Tuf’s finger moved slightly, pressed down on a glowing key set within the arm of his floater. Dax purred.

The lights came on.

Tolly Mune blinked in the sudden glare.

They sat in the center of a huge circular room a good half-kilometer across, its domed ceiling curving a hundred meters above their heads. Behind Tuf a dozen towering plasteel ecospheres emerged from the walls, each open at the top and full of soil. There were a dozen different types of soil, representing a dozen different habitats—powdery white sand, rich black loam, thick red clay, blue crystalline gravel, gray-green swamp mud, tundra frozen hard as ice. From each ecosphere a manna plant grew.

And grew.

And grew.

And grew.

The central plants were five meters high; their questing vines had long since crawled over the tops of their habitats. The tendrils snaked halfway across the floor, to within a half-meter of Tuf, winding together, branching and rebranching. Manna vines covered the walls three-quarters of the way around the room. Manna vines clung precariously to the smooth white plasteel ceiling, half-eclipsing the light panels, so the illumination drifted down to the floor in shadow patterns of incredible intricacy. The filtered light seemed greenish. Everywhere the manna fruit bloomed, white pods the size of a man’s head drooping from the vines overhead and pushing through the tangle of growth. As they watched, one pod fell to the floor with a soft liquid plop. Now she understood why the echoes had sounded so curiously muted.

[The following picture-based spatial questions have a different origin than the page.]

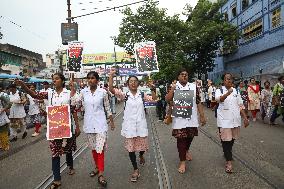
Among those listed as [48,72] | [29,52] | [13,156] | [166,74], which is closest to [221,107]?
[13,156]

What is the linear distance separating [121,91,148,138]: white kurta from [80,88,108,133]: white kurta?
404 millimetres

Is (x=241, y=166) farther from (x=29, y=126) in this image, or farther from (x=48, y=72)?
(x=48, y=72)

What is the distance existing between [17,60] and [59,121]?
44490mm

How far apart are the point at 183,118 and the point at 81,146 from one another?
3.97 meters

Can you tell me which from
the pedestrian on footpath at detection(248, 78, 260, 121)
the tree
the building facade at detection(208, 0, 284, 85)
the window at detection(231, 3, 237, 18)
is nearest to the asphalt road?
the pedestrian on footpath at detection(248, 78, 260, 121)

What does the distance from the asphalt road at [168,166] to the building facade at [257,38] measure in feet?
40.6

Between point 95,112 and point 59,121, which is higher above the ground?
point 95,112

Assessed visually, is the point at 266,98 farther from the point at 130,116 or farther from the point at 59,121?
the point at 59,121

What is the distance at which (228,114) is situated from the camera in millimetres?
6961

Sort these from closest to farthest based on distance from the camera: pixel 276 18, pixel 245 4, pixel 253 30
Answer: pixel 276 18 → pixel 253 30 → pixel 245 4

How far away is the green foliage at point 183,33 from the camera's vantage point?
2952 cm

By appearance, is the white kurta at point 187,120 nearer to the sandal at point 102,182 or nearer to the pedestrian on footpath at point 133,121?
the pedestrian on footpath at point 133,121

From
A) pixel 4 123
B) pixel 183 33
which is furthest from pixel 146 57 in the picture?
pixel 183 33

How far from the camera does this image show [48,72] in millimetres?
39938
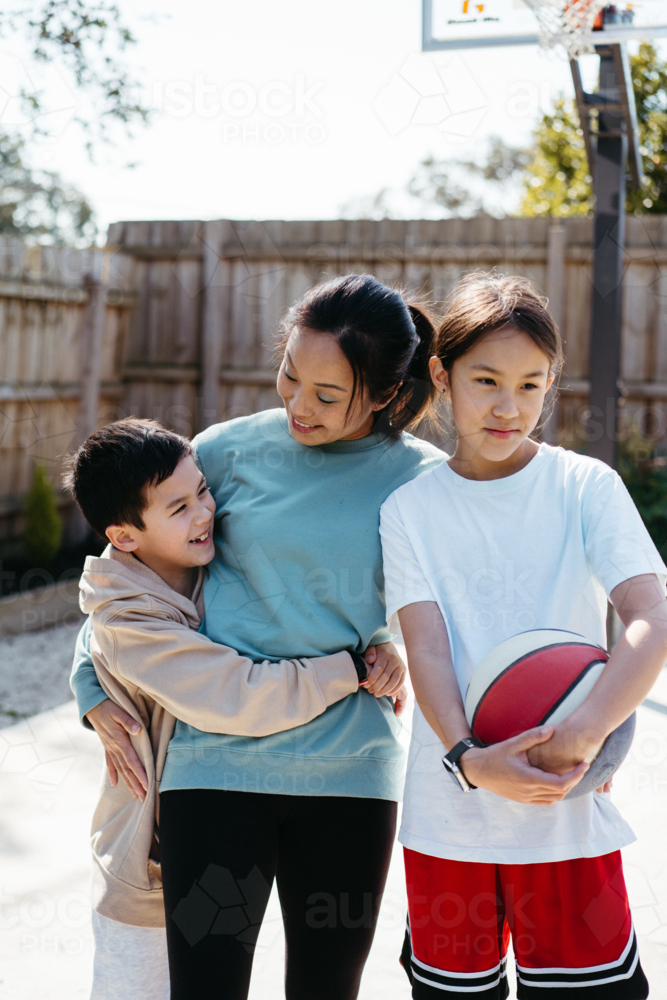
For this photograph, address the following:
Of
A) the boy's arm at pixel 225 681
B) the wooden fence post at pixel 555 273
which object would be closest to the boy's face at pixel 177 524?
the boy's arm at pixel 225 681

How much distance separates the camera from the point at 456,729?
121 centimetres

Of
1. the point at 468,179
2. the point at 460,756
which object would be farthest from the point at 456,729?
the point at 468,179

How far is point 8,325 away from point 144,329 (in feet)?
5.85

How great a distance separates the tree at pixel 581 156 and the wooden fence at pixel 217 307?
1189 millimetres

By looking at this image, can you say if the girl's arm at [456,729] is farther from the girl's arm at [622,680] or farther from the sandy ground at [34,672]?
the sandy ground at [34,672]

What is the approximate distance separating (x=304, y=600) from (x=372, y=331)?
17.9 inches

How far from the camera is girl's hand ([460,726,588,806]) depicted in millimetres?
1105

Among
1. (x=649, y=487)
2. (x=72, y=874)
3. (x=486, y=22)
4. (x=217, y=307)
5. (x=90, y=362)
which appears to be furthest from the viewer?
(x=217, y=307)

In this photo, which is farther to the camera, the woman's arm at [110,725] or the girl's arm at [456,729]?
the woman's arm at [110,725]

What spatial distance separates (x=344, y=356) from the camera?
1.40 m

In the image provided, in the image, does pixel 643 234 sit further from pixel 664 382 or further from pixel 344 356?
pixel 344 356

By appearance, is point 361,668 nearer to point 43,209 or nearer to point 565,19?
point 565,19

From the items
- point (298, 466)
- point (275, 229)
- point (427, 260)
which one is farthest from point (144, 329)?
point (298, 466)

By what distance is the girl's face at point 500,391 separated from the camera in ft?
4.23
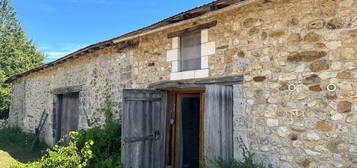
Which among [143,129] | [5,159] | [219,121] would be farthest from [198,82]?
[5,159]

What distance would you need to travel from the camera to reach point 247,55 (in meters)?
4.01

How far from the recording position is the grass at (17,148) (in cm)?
764

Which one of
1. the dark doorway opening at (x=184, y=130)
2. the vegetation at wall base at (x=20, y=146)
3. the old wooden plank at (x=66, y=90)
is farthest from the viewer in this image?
the vegetation at wall base at (x=20, y=146)

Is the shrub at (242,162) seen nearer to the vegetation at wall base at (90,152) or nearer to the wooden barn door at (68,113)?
the vegetation at wall base at (90,152)

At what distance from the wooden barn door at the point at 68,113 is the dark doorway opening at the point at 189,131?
4.21 meters

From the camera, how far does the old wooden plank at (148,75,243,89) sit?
409 cm

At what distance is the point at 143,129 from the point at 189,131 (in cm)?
125

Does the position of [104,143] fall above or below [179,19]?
below

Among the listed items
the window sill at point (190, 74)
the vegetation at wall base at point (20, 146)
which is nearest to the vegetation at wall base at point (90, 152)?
the window sill at point (190, 74)

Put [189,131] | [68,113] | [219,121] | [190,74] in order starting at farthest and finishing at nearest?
[68,113] → [189,131] → [190,74] → [219,121]

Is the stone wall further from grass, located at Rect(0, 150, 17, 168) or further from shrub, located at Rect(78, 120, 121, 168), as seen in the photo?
grass, located at Rect(0, 150, 17, 168)

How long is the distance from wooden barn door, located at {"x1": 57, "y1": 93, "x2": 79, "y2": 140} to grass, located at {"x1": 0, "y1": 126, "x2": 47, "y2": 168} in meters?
1.06

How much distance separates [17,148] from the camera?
9.22 meters

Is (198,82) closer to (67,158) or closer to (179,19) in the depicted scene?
(179,19)
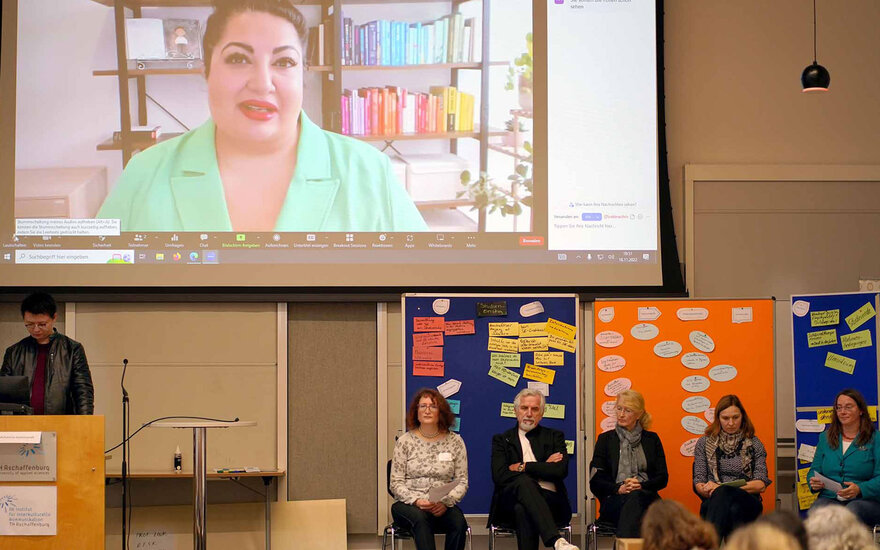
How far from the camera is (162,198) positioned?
20.1 ft

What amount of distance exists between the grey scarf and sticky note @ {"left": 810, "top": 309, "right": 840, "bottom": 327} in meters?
1.31

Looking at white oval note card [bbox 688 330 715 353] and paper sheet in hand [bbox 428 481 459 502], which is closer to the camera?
paper sheet in hand [bbox 428 481 459 502]

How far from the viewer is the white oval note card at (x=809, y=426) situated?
18.7 ft

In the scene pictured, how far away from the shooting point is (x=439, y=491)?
513 cm

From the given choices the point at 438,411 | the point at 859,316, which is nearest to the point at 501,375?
the point at 438,411

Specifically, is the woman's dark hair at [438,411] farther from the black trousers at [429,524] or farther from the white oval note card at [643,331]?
the white oval note card at [643,331]

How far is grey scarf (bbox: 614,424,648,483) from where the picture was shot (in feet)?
17.5

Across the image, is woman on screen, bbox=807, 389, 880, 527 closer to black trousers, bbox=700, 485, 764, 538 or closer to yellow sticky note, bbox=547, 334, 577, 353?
black trousers, bbox=700, 485, 764, 538

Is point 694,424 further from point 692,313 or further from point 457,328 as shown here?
point 457,328

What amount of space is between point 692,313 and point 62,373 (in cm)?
354

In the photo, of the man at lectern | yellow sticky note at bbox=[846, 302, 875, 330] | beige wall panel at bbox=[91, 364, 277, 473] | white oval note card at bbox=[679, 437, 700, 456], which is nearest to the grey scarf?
white oval note card at bbox=[679, 437, 700, 456]

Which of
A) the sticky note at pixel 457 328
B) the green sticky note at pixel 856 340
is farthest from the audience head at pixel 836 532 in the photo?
the sticky note at pixel 457 328

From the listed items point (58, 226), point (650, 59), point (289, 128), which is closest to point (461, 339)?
point (289, 128)

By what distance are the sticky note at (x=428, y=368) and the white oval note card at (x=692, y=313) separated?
1440 millimetres
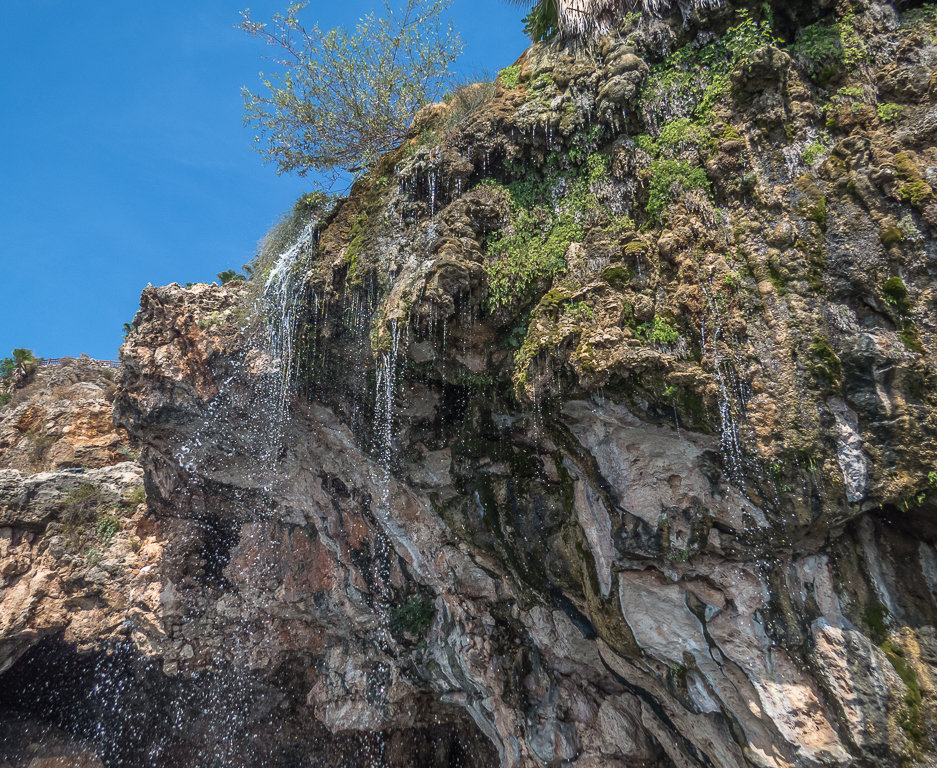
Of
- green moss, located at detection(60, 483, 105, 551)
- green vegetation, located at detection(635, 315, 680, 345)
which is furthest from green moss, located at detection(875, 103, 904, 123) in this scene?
green moss, located at detection(60, 483, 105, 551)

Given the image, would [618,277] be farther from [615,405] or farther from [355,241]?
[355,241]

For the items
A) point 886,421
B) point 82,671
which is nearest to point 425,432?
point 886,421

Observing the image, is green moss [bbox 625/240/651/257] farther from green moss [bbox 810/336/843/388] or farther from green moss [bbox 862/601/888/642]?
green moss [bbox 862/601/888/642]

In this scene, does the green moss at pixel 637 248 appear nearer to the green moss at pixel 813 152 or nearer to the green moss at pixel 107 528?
the green moss at pixel 813 152

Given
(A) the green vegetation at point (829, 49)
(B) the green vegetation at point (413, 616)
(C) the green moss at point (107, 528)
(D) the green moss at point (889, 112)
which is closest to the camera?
(D) the green moss at point (889, 112)

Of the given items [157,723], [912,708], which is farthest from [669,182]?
[157,723]

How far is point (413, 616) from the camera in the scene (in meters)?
10.5

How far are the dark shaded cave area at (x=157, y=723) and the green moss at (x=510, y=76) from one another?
40.6 ft

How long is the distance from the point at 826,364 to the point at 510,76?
21.4 ft

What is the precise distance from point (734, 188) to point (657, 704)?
6830 mm

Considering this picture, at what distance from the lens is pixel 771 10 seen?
6.75 m

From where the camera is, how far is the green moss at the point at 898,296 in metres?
5.30

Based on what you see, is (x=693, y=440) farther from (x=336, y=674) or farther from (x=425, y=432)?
(x=336, y=674)

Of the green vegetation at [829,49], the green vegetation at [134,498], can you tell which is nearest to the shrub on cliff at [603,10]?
the green vegetation at [829,49]
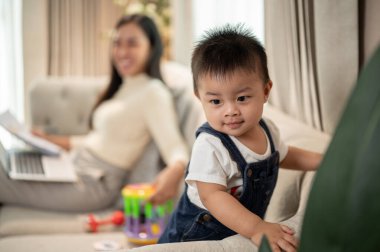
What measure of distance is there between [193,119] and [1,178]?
2.69 feet

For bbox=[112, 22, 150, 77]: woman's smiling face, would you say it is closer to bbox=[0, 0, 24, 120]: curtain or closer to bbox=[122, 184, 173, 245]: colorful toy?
bbox=[122, 184, 173, 245]: colorful toy

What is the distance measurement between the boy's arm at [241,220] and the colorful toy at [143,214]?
0.94m

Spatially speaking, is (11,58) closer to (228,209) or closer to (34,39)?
(34,39)

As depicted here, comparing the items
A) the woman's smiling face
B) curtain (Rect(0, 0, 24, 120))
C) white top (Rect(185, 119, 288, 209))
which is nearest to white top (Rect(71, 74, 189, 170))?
the woman's smiling face

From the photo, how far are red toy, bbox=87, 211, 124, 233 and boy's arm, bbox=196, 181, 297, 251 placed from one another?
105 centimetres

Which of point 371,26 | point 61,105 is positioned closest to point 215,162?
point 371,26

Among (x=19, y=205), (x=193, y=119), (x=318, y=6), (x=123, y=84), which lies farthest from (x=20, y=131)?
(x=318, y=6)

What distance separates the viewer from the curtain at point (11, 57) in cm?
455

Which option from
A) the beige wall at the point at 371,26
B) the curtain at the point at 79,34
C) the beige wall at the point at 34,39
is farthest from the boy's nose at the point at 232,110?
the beige wall at the point at 34,39

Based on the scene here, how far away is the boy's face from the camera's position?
110cm

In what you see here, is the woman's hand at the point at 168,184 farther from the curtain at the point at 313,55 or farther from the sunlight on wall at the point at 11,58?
the sunlight on wall at the point at 11,58

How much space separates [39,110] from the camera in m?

“These particular specimens,” Haviland Tuf announced in an expressionless voice, “were begun from spores some fourteen days ago, shortly before my first meeting with the estimable First Councillor. A single spore in each habitat was all that was required; I have neither watered nor fertilized in the interim. Had I done so, the plants would not be nearly so small and stunted as these poor examples you see before you.”

Tolly Mune got to her feet. She had lived for years in zero gee, so it was a strain to stand under full gravity, but there was a tightness in her chest and a bad taste deep in the back of her mouth, and she felt she had to grasp for every psychological advantage, even one as small and obvious as standing when the rest of them were seated. Tuf had taken her breath away with his manna-from-the-hat trick, she was outnumbered, and Blackjack was life-knows-where while Dax sat by Tuf’s ear, purring complacently and regarding her with large golden eyes that saw right through every puling artice. “Very impressive,” she said.

“I am pleased you think so,” Tuf said, stroking Dax.

“Exactly what are you proposing?”

“My proposition is thus: we will immediately commence seeding S’uthlam with manna. Delivery may be effected through use of the Ark ’s shuttlecraft. I have already taken the liberty of stocking the shuttle bays with explosive air-pods, each containing manna spores. Released into the atmosphere in a certain predetermined pattern that I have devised, the spores will ride upon the winds and distribute themselves about S’uthlam. Growth will commence immediately. No further effort will be required from the S’uthlamese but that they pick and eat.” His long still face turned away from Tolly Mune, toward the envoys from the allied worlds. “Sirs,” he said, “I suspect that you are presently wondering as to your own part in this.”

Ratch Norren pinched his cheek and spoke for them all. “Right,” he said. He looked around uneasily. “Comes back to what I said before. So this weed feeds all the Suthies. So what, that’s nothing to us.”